Liver segmentation and metastases detection in MR images using convolutional neural networks
This work addresses early detection of liver metastases for improved patient outcomes in oncology, representing an incremental advance in medical imaging.
The paper tackled liver metastases detection in MR images by first segmenting the liver using a CNN-based method and then detecting metastases within the mask, achieving a median Dice coefficient of 0.95 for segmentation and 99.8% sensitivity with a median of 2 false positives per image for detection.

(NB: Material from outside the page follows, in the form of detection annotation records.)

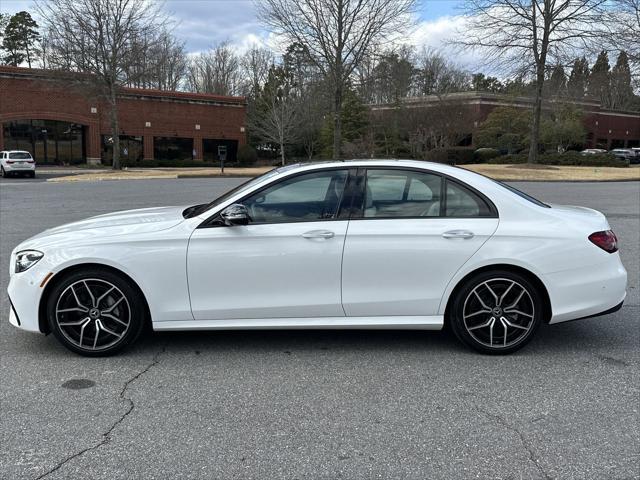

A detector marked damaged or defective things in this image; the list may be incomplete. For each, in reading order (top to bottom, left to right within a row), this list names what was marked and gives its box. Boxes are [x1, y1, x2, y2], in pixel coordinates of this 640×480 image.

crack in pavement [33, 344, 168, 480]
crack in pavement [468, 400, 552, 478]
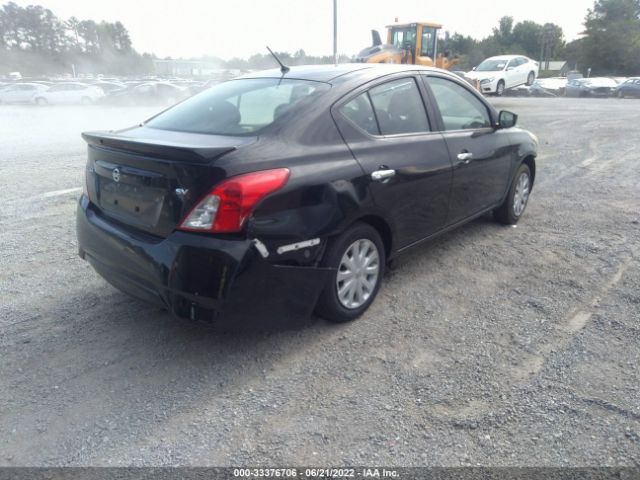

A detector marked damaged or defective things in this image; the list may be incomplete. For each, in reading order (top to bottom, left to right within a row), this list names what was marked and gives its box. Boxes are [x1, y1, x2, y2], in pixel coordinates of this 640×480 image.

damaged rear bumper [76, 196, 330, 326]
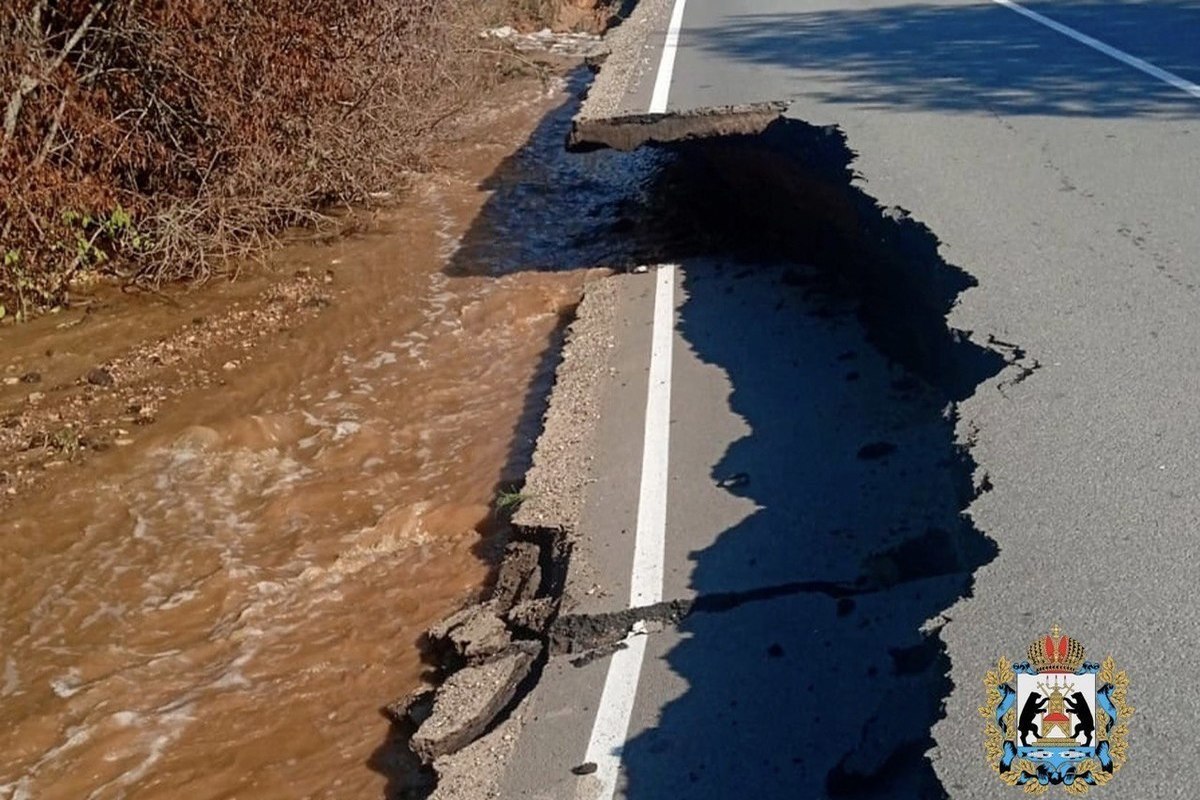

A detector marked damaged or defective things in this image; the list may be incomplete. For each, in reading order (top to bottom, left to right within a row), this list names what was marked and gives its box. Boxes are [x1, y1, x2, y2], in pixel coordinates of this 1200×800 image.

Primary tumors have a high likelihood of developing metastases in the liver and early detection of these metastases is crucial for patient outcome. We propose a method based on convolutional neural networks (CNN) to detect liver metastases. First, the liver was automatically segmented using the six phases of abdominal dynamic contrast enhanced (DCE) MR images. Next, DCE-MR and diffusion weighted (DW) MR images are used for metastases detection within the liver mask. The liver segmentations have a median Dice similarity coefficient of 0.95 compared with manual annotations. The metastases detection method has a sensitivity of 99.8% with a median of 2 false positives per image. The combination of the two MR sequences in a dual pathway network is proven valuable for the detection of liver metastases. In conclusion, a high quality liver segmentation can be obtained in which we can successfully detect liver metastases.